Let ${\mathcal B}(H)$ denote the Banach algebra of all bounded linear operators on a complex Hilbert space $H$ with $\dim H\geq 3$, and let $\mathcal A$ and $\mathcal B$ be subsets of ${\mathcal B}(H)$ which contain all rank one operators.

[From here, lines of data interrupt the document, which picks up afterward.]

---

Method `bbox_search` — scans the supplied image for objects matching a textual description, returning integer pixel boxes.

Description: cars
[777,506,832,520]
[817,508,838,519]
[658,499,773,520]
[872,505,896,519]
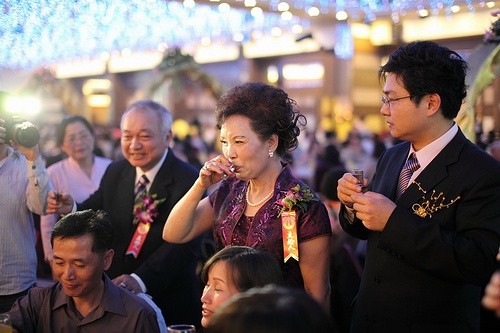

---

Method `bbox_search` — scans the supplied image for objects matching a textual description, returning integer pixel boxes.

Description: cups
[352,169,364,187]
[54,191,63,206]
[217,164,235,180]
[166,324,196,333]
[0,313,12,333]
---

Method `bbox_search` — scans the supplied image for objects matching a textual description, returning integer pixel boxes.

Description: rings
[120,282,127,288]
[207,164,213,170]
[130,290,136,294]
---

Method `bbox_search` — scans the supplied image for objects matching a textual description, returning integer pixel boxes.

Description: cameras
[0,116,40,147]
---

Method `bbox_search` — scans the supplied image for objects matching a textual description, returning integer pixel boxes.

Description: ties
[396,156,421,203]
[133,175,150,209]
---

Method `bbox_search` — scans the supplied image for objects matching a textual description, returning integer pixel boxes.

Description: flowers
[274,184,312,215]
[127,192,165,225]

Suppose $F(\cdot )$ is a unitary invariant norm, the pseudo spectra, the pseudo spectral radius, the $C$-numerical range, or the $C$-numerical radius for some finite rank operator $C$. The structure is determined for surjective maps $\Phi :{\mathcal A}\rightarrow \mathcal B$ satisfying $F(A^*B)=F(\Phi (A)^*\Phi (B))$ for all $A, B \in {\mathcal A}$. To establish the proofs, some general results are obtained for functions $F:{\mathcal F}_1(H) \cup \{0\} \rightarrow [0, +\infty)$, where ${\mathcal F}_1(H)$ is the set of rank one operators in ${\mathcal B}(H)$, satisfying (a) $F(\mu UAU^*)=F(A)$ for a complex unit $\mu$, $A\in {\mathcal F}_1(H)$ and unitary $U \in {\mathcal B}(H)$ (b) for any rank one operator $X\in {\mathcal F}_1(H)$ the map $t\mapsto F(tX)$ on $[0, \infty)$ is strictly increasing, and (c) the set $\{F(X): X \in {\mathcal F}_1(H) \hbox{ and } \|X\| = 1\}$ attains its maximum and minimum.